-- Start Text passage --
Zelenskiy is a television comedian who really doesn’t have much in the way of policies yet — but he does represent a fresh start for Ukraine, and that’s what voters wanted. After two non-violent popular revolutions in 2004 and 2014 that promised change, twice the country ended up back in the hands of the same old corrupt post-Soviet oligarchs. Zelenskiy didn’t need to make promises. He just needed to be different.

He hasn’t actually done much since he got elected, but that’s because he doesn’t have a majority in the Rada (parliament). In fact, he doesn’t have anybody in the Rada, because his party, Servant of the People, was only formed last year. So his first priority had to be a fresh election for a new parliament. It’s happening next Sunday.

Nobody expects Zelenskiy to get the astounding 73 per cent victory that he got in the presidential election, but the public has become a good deal more positive about the future since his election. An opinion poll last week showed that optimism was up from 39 per cent late last year to 71 per cent now.

If Zelenskiy’s party doesn’t win an absolute majority in the Rada, it will at least get 45-48 per cent of the vote. Then he just has to pick a coalition partner from among four smaller parties that will get 10 per cent or less. The likeliest would be Holos, the new party founded by rock-star Svyatoslav Vakarchuk.

Yes, I know. Two showbiz figures, complete novices in politics, trying to run a country of 44 million people (which, by the way, is in a proxy war with Russia). What could possibly go wrong?

But if you are ready for generational turn-over, as Ukrainian voters obviously are, then by definition the politicians you back will be younger people — Zelenskiy is 41, and Vakarchuk is 44 — with little experience in politics.
-- End Text passage --
-- Start Dataset extract --
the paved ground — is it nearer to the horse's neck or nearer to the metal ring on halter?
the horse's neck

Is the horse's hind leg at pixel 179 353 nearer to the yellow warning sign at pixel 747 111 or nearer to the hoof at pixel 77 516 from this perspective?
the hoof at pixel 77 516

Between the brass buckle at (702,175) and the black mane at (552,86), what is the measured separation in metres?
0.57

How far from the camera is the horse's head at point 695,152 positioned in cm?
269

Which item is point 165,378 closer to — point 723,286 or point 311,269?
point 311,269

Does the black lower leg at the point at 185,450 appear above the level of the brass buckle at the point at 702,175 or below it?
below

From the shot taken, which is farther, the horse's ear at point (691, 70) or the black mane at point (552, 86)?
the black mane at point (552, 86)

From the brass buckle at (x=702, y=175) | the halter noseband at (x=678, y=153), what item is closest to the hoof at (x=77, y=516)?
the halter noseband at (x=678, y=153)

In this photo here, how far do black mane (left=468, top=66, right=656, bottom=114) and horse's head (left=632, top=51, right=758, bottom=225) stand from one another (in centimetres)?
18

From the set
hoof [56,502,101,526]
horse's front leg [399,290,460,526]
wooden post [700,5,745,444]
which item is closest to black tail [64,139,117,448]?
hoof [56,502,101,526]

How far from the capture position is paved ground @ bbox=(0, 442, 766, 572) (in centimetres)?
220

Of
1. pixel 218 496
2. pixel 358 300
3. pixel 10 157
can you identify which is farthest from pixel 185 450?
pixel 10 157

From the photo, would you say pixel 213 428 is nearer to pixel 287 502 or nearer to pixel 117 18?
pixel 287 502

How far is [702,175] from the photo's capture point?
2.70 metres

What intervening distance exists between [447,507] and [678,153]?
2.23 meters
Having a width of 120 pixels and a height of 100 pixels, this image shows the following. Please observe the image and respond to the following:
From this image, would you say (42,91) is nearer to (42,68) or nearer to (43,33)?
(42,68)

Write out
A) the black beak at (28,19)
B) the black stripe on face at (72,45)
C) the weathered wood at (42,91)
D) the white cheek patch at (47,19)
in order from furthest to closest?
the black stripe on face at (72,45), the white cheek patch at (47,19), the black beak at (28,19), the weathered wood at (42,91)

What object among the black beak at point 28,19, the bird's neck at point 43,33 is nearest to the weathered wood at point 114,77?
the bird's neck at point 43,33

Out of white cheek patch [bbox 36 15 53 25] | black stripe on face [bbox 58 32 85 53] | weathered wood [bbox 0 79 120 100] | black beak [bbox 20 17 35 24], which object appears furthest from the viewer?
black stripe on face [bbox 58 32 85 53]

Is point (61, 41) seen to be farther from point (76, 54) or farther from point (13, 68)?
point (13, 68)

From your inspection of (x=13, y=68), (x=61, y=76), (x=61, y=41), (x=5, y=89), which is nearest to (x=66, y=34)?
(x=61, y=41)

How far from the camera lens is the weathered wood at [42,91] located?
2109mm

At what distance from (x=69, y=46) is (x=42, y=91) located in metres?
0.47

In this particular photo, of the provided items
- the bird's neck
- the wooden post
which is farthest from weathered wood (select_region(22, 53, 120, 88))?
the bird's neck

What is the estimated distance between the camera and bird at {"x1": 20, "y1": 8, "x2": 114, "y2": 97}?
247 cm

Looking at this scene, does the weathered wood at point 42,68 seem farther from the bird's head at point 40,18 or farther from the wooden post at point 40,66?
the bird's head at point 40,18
-- End Dataset extract --
## Actions to take:
(a) List every percentage figure that appears in the passage on Ukraine's election.
(b) According to the passage on Ukraine's election, what is the name of the party founded by Svyatoslav Vakarchuk?
(c) Carry on writing the passage on Ukraine's election, beginning right after its final sentence.
The records that come after the Ukraine election passage are separate material.

## Results for the exercise:
(a) 73 per cent, 39 per cent, 71 per cent, 45-48 per cent, 10 per cent

(b) Holos

(c)
They do have experience in other walks of life, though. Zelenskiy grew up in the mostly Russian-speaking steeltown of Krivoi Rog in the Ukrainian rustbelt, and managed to get a law degree before becoming a comedian and then building a successful TV production company.

Vakarchuk is not just a singer. He also has a doctorate in theoretical physics — and after the Orange Revolution of 2004-05 he actually sat as a deputy in the Rada for a short time before quitting in disgust at the corruption and infighting.

Most of the members of the new Rada will also be tyros. Vakarchuk’s party is so dedicated to changing the way things are done that it is not letting any member of the current parliament run on its list. Zelenskiy’s parliamentary list is more varied: about a one-third reformers, one-third people with personal or business ties to Zelenskiy — and one-third people with ties to Ihor Kolomoisky.

This is when the red lights start flashing, because Kolomoisky is a major oligarch who owns the TV channel that has been broadcasting Zelenskiy’s show, “Servant of the People,” for the past three years.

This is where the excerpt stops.